Washington DC – The Vatican released an official assessment on global economics entitled, “‘Oeconomicae et pecuniariae quaestiones” or “Considerations for an ethical discernment regarding some aspects of the present economic-financial system.” The document calls for improvements in global finance policies on debt resolution, taxation, financial crisis prevention and transparency.
“The recent financial crisis might have provided the occasion to develop a new economy, more attentive to ethical principles, and a new regulation of financial activities that would neutralise predatory and speculative tendencies and acknowledge the value of the actual economy,” reads the Vatican statement. “Although there have been many positive efforts at various levels which should be recognized and appreciated, there does not seem to be any inclination to rethink the obsolete criteria that continue to govern the world. On the contrary, the response seems at times like a return to the heights of myopic egoism, limited by an inadequate framework that, excluding the common good, also excludes from its horizons the concern to create and spread wealth, and to eliminate the inequality so pronounced today,” continues the Vatican assessment.

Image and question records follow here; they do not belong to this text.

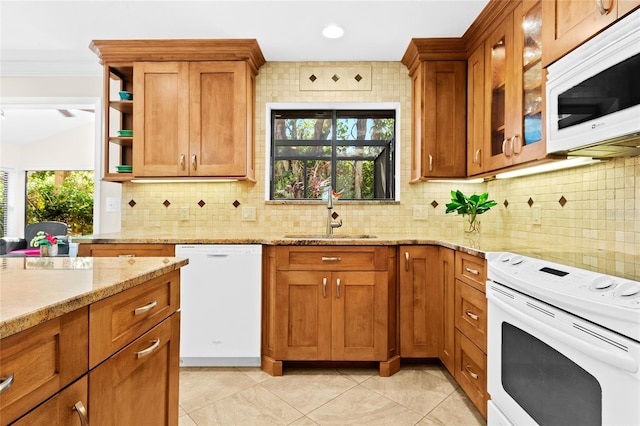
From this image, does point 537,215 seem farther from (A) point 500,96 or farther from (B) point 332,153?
(B) point 332,153

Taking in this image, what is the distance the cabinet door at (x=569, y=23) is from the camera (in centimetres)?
133

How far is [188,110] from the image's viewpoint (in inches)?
105

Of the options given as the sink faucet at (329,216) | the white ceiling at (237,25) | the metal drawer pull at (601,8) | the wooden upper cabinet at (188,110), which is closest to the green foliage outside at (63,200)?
the white ceiling at (237,25)

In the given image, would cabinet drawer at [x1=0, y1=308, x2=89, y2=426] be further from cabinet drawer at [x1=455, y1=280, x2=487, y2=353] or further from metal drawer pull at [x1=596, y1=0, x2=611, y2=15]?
metal drawer pull at [x1=596, y1=0, x2=611, y2=15]

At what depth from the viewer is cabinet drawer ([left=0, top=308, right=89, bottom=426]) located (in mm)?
592

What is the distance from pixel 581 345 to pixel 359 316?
1407 mm

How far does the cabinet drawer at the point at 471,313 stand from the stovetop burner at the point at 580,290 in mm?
304

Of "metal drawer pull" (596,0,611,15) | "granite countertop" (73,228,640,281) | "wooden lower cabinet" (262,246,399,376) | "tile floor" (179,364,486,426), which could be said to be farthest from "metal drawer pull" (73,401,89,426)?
"metal drawer pull" (596,0,611,15)

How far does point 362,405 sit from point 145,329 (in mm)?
1400

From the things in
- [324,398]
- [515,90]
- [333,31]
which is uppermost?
[333,31]

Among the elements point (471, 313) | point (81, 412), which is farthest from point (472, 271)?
point (81, 412)

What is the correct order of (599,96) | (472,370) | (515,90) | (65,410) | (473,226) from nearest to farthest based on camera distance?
(65,410) → (599,96) → (472,370) → (515,90) → (473,226)

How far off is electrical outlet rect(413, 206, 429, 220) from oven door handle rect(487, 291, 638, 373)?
4.96ft

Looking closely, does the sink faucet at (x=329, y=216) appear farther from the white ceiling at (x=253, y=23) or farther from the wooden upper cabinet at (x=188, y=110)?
the white ceiling at (x=253, y=23)
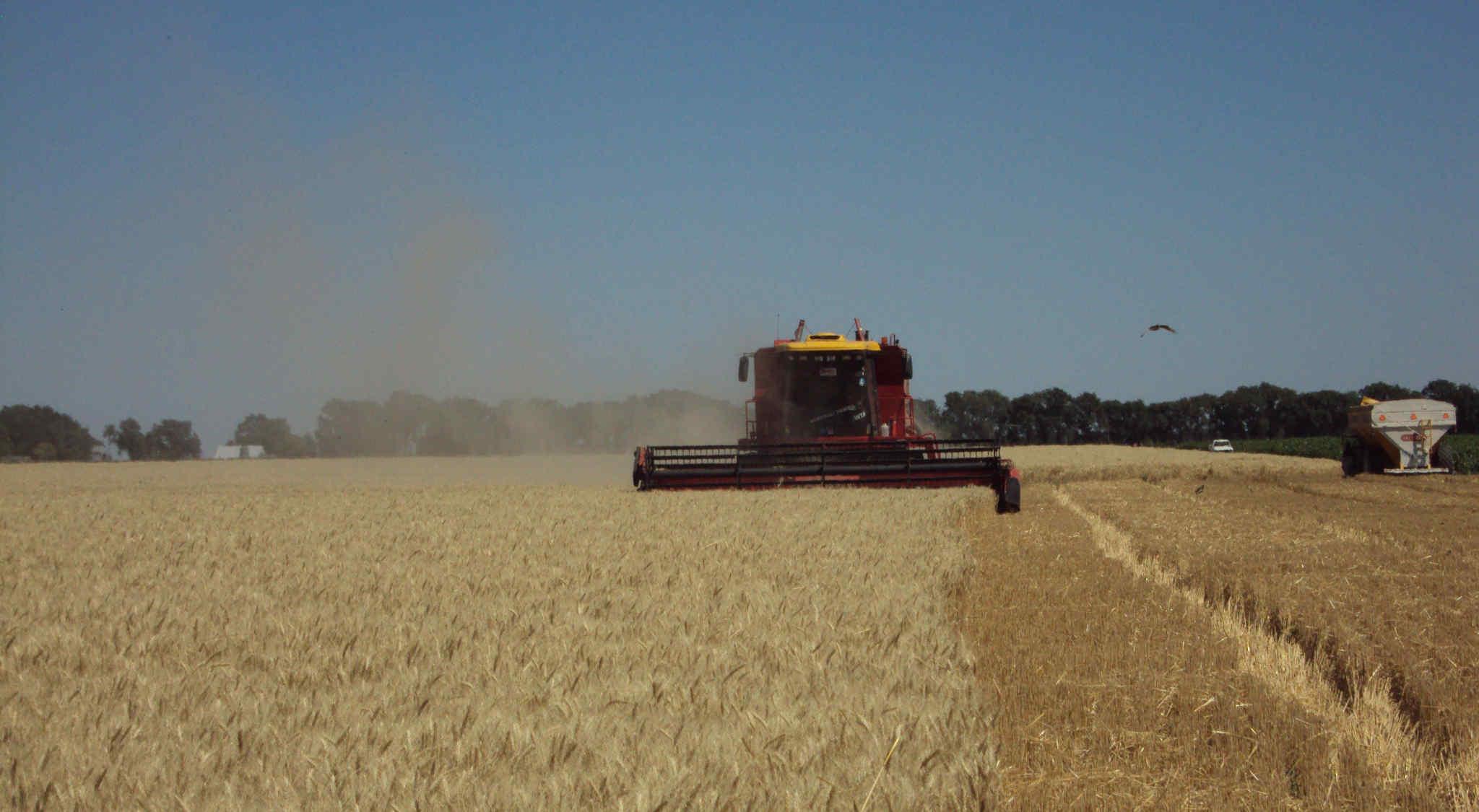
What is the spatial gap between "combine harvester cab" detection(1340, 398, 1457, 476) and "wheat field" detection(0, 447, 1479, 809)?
17195 millimetres

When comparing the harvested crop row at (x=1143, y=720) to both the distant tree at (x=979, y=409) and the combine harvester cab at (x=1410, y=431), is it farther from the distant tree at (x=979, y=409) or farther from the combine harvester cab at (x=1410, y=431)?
the distant tree at (x=979, y=409)

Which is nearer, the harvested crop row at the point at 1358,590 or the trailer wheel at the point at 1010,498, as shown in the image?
the harvested crop row at the point at 1358,590

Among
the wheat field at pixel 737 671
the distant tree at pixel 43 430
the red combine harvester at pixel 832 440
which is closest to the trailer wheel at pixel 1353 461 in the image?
the red combine harvester at pixel 832 440

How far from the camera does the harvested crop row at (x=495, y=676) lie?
3.41 metres

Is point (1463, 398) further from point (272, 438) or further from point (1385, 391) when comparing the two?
point (272, 438)

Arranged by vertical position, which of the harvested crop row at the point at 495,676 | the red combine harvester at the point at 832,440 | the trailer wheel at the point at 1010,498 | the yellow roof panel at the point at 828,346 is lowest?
the harvested crop row at the point at 495,676

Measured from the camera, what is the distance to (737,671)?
4789mm

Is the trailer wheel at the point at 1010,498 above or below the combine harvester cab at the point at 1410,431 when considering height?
below

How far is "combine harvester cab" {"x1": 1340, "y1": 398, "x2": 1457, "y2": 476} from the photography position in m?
26.7

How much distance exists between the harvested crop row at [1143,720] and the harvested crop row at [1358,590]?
1.52ft

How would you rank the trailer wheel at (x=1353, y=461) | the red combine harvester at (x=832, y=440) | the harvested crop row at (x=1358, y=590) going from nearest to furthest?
the harvested crop row at (x=1358, y=590) < the red combine harvester at (x=832, y=440) < the trailer wheel at (x=1353, y=461)

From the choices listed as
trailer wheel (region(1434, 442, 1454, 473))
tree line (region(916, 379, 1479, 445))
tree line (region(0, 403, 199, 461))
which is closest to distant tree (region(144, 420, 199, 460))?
tree line (region(0, 403, 199, 461))

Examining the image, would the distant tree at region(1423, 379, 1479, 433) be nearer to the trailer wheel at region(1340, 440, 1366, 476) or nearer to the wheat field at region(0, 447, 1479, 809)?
the trailer wheel at region(1340, 440, 1366, 476)

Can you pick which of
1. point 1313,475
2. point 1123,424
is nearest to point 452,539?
point 1313,475
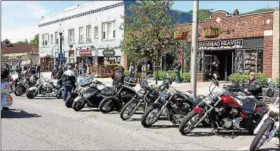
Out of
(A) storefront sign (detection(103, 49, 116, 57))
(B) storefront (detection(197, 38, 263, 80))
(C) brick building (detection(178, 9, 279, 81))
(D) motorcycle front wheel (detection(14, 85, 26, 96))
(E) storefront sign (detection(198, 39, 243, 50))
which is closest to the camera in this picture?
(D) motorcycle front wheel (detection(14, 85, 26, 96))

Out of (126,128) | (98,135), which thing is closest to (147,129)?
(126,128)

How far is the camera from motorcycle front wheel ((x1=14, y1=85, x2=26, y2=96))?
17533 millimetres

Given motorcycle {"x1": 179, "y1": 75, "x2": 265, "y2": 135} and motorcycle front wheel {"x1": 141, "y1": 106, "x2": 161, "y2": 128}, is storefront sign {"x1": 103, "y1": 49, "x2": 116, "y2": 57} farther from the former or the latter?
motorcycle {"x1": 179, "y1": 75, "x2": 265, "y2": 135}

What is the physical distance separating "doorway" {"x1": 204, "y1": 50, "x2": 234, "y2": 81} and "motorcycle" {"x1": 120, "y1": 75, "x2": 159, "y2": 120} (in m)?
15.9

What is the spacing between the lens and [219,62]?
85.6 ft

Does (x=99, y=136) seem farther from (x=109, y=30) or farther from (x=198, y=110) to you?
(x=109, y=30)

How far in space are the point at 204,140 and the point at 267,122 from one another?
1.60 meters

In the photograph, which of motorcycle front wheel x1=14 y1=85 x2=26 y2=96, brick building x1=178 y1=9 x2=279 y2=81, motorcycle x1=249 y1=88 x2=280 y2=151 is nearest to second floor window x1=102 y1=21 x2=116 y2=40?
brick building x1=178 y1=9 x2=279 y2=81

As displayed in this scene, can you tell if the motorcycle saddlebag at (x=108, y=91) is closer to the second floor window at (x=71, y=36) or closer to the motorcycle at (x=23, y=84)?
the motorcycle at (x=23, y=84)

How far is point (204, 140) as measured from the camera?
25.9 feet

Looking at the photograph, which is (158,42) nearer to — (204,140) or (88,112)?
(88,112)

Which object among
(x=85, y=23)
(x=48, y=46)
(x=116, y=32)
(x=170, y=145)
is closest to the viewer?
(x=170, y=145)

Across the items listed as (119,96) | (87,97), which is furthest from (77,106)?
(119,96)

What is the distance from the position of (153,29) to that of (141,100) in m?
6.80
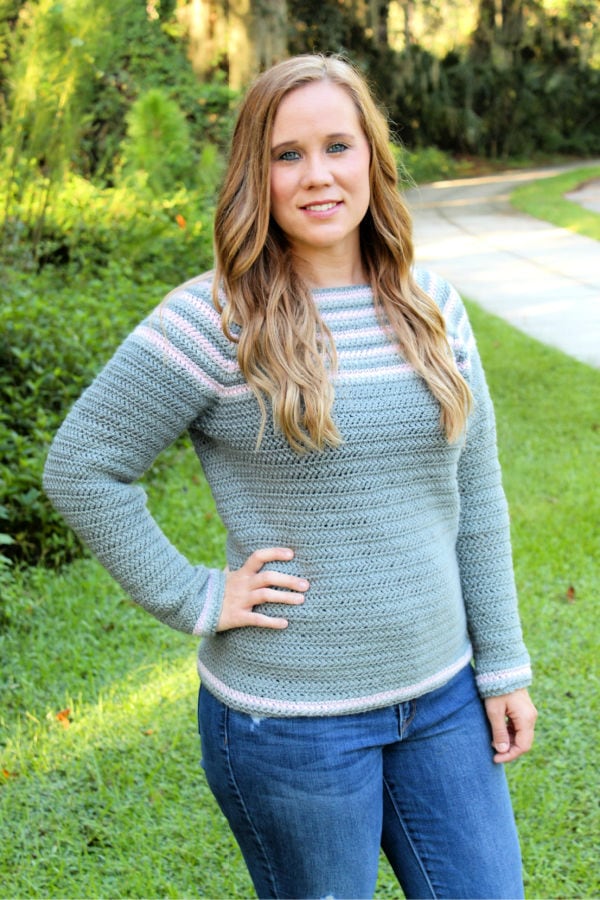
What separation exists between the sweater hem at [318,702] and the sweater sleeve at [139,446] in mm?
121

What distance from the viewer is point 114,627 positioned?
3.68 metres

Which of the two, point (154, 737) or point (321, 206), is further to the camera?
point (154, 737)

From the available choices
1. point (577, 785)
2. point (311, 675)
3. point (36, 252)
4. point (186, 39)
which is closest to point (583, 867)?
point (577, 785)

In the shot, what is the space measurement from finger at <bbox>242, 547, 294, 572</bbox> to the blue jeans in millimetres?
233

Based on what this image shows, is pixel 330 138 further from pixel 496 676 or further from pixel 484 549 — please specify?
pixel 496 676

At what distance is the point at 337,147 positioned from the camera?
65.8 inches

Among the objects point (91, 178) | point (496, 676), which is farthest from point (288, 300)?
point (91, 178)

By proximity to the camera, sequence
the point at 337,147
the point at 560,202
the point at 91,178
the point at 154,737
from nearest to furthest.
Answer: the point at 337,147 → the point at 154,737 → the point at 91,178 → the point at 560,202

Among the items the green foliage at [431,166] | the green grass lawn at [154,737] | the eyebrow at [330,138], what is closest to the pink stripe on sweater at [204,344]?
the eyebrow at [330,138]

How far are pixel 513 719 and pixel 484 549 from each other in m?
0.29

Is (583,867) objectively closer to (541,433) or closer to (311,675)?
(311,675)

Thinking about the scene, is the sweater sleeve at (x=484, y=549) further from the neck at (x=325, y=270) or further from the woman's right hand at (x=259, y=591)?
the woman's right hand at (x=259, y=591)

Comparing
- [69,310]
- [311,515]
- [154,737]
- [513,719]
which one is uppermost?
[311,515]

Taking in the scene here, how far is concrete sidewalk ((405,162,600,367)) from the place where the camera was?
26.0 ft
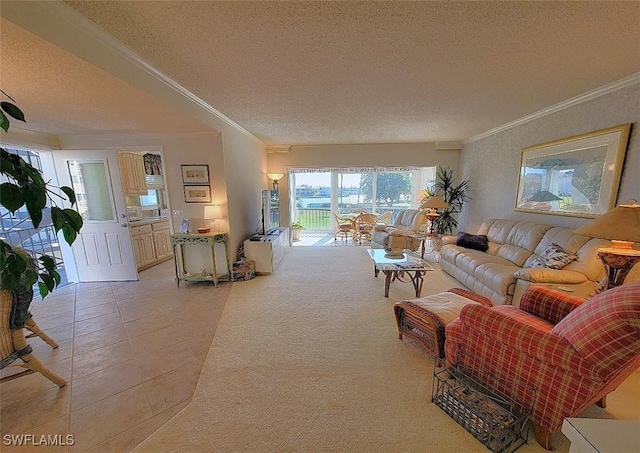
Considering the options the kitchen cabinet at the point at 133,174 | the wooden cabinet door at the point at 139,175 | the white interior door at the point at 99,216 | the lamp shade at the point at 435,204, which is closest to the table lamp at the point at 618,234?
the lamp shade at the point at 435,204

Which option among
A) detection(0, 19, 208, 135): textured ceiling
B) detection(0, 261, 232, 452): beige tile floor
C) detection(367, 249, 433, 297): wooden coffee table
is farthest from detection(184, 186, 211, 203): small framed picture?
detection(367, 249, 433, 297): wooden coffee table

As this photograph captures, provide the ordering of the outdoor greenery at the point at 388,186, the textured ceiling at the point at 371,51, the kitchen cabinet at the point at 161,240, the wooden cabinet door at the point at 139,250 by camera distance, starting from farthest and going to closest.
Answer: the outdoor greenery at the point at 388,186
the kitchen cabinet at the point at 161,240
the wooden cabinet door at the point at 139,250
the textured ceiling at the point at 371,51

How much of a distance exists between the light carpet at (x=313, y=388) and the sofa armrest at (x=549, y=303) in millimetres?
755

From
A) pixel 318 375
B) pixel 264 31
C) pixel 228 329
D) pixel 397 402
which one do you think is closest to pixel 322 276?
pixel 228 329

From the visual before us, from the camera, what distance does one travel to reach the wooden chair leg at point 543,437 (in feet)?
4.28

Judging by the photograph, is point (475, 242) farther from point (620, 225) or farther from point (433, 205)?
point (620, 225)

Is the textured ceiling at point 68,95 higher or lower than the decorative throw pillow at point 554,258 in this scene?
higher

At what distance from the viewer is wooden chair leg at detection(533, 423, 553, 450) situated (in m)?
1.31

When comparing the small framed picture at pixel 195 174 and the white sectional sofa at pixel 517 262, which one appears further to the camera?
the small framed picture at pixel 195 174

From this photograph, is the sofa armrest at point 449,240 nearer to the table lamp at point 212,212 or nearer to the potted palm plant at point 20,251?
the table lamp at point 212,212

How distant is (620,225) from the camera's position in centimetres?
175

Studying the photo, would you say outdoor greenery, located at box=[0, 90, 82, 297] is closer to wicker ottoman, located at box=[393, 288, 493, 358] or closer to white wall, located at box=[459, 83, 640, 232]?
wicker ottoman, located at box=[393, 288, 493, 358]

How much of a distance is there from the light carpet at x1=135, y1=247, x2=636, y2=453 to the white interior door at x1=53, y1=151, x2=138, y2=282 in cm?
226

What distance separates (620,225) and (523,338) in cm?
130
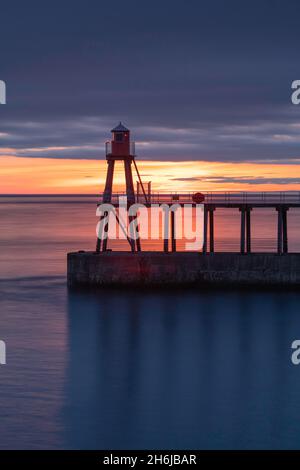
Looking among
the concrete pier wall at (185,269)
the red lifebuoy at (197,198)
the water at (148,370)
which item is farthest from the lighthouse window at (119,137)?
the water at (148,370)

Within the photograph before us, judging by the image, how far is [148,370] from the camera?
22.3 meters

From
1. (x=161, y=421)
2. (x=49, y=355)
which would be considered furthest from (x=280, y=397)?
(x=49, y=355)

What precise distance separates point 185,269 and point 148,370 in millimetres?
10154

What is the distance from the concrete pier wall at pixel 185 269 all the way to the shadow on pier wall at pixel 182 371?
591 mm

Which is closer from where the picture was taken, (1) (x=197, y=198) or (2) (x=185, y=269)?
(2) (x=185, y=269)

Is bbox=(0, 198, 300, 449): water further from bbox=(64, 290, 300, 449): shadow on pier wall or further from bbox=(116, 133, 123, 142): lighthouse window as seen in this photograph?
bbox=(116, 133, 123, 142): lighthouse window

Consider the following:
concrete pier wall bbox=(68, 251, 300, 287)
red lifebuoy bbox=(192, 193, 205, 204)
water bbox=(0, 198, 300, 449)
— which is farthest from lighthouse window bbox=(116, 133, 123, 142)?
water bbox=(0, 198, 300, 449)

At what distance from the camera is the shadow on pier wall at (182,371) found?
56.5 feet

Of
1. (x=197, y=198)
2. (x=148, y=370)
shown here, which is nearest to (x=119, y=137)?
(x=197, y=198)

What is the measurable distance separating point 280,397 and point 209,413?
2214 millimetres

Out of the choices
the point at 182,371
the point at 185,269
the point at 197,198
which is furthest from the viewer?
the point at 197,198

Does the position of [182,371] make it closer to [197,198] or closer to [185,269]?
[185,269]

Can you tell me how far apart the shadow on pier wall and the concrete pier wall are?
0.59 m
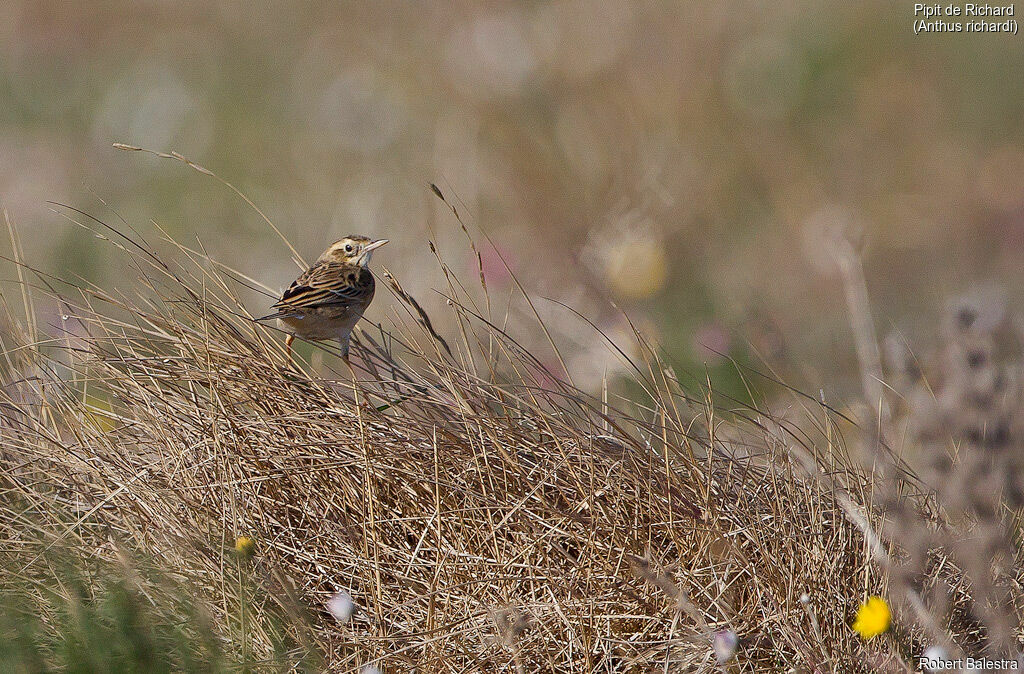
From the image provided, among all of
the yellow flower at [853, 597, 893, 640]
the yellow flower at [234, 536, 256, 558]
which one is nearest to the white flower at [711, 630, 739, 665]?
the yellow flower at [853, 597, 893, 640]

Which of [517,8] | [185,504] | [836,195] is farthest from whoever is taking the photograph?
[517,8]

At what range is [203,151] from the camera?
35.9 ft

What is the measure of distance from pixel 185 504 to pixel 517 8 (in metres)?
8.66

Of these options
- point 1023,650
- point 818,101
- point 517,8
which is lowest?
point 1023,650

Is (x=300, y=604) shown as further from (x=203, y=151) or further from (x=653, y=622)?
(x=203, y=151)

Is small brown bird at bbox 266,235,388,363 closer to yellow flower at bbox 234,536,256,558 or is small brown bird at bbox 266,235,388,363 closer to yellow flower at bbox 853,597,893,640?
yellow flower at bbox 234,536,256,558

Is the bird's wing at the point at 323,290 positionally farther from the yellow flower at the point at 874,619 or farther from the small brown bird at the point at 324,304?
the yellow flower at the point at 874,619

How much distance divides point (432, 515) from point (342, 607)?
1.13 ft

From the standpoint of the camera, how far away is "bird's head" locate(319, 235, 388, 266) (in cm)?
437

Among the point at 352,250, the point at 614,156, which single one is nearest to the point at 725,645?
the point at 352,250

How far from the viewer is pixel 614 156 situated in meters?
8.90

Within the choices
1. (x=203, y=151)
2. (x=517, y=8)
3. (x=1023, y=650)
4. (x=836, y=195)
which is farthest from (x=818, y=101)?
(x=1023, y=650)

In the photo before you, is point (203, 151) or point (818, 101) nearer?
point (818, 101)

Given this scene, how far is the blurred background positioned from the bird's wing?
2623 mm
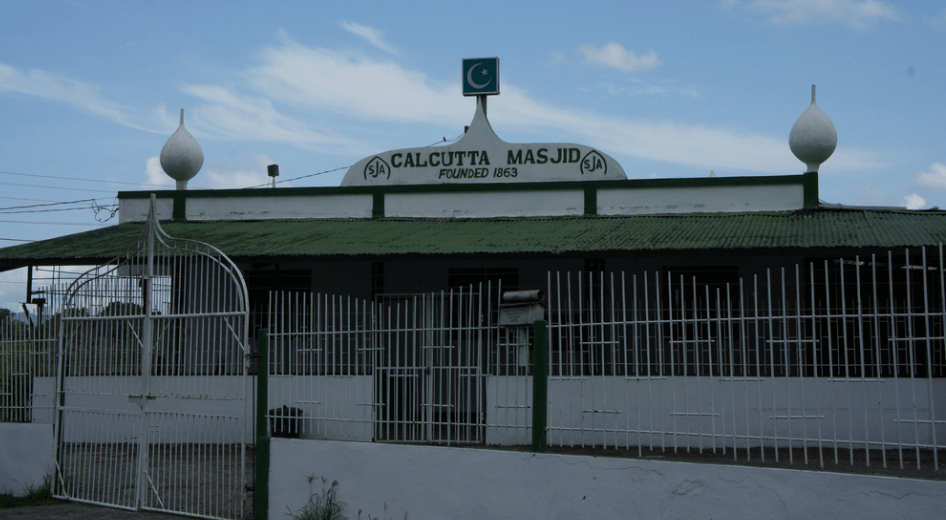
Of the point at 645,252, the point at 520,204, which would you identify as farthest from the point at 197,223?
the point at 645,252

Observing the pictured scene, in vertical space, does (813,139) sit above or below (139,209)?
above

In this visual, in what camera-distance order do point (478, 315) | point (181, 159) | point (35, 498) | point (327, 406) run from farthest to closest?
point (181, 159) < point (478, 315) < point (327, 406) < point (35, 498)

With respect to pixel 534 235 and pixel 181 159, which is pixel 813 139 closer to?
pixel 534 235

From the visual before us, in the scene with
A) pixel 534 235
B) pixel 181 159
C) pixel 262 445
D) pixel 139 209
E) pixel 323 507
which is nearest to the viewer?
pixel 323 507

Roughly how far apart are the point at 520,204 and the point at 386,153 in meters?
2.51

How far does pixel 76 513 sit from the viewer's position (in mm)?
8297

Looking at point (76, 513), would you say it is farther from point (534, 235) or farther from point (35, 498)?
point (534, 235)

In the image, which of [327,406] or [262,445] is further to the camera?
[327,406]

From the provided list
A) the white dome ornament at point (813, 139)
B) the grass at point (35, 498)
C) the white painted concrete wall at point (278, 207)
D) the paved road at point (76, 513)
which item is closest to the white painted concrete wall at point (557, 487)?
the paved road at point (76, 513)

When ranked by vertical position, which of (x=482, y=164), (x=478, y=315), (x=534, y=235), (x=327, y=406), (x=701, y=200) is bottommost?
(x=327, y=406)

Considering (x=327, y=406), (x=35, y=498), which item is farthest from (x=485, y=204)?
(x=35, y=498)

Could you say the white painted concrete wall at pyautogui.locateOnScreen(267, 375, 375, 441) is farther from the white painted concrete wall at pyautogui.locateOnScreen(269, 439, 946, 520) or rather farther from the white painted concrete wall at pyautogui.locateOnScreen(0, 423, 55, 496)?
the white painted concrete wall at pyautogui.locateOnScreen(0, 423, 55, 496)

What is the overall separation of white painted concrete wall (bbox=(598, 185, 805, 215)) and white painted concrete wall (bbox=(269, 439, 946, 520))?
7387mm

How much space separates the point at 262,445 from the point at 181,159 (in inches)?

“The Catholic Church offers a profound analysis of what we need to prevent the next financial crisis and promote greater inclusion in our economic system,” noted Jubilee USA Executive Director Eric LeCompte. LeCompte advises religious and Catholic Church leaders on the impacts of financial policies on vulnerable populations. “Debt, tax and trade policies are at the center of this debate and the Vatican is noting we need greater transparency in our economy.”
The Vatican takes on a number of financial issues in their 15-page release including tax havens, debt relief, interest rates and risky market behavior. The document was authored jointly by the Congregation for the Doctrine of the Faith and the Dicastery for Promoting Integral Human Development.
“This document is significant because it carries the full weight of Catholic teaching that asserts that a financial system must serve all human beings, not just the interests of a few,” stated LeCompte who serves on United Nation finance expert groups. “The Vatican is seeking to influence policies that can address inequality.”